Keine Akquisitionsgebühr, keine institutionelle Qualität. US-Strukturen sind transparent. Investoren sehen die Gebühr im Voraus, vergleichen sie mit Marktnormen und stellen die Ausrichtung des Sponsors sicher.
USA vs. Europa: unterschiedliche Logik, klarere Regeln
In deutschsprachigen Märkten werden Acquisition Fees oft skeptisch betrachtet – verwechselt mit Verkaufsprovisionen oder Maklermargen. In den USA ist die Logik jedoch anders: Der Sponsor ist Co-Investor, nicht Vermittler. Gebühren sind transparent, vorhersehbar und durch Vorschriften und Investorenvereinbarungen geregelt.

Bereitgestelltes Material:
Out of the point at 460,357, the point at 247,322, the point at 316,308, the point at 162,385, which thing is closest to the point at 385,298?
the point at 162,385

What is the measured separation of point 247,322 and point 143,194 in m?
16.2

Die Aufgabe:
Welche Rolle hat der Sponsor in den USA laut dem Textabschnitt über Akquisitionsgebühren? Bitte antworte in einem Satz. Das Material wird hierfür nicht gebraucht.

Endergebnis:
Der Sponsor ist in den USA Co-Investor, nicht Vermittler.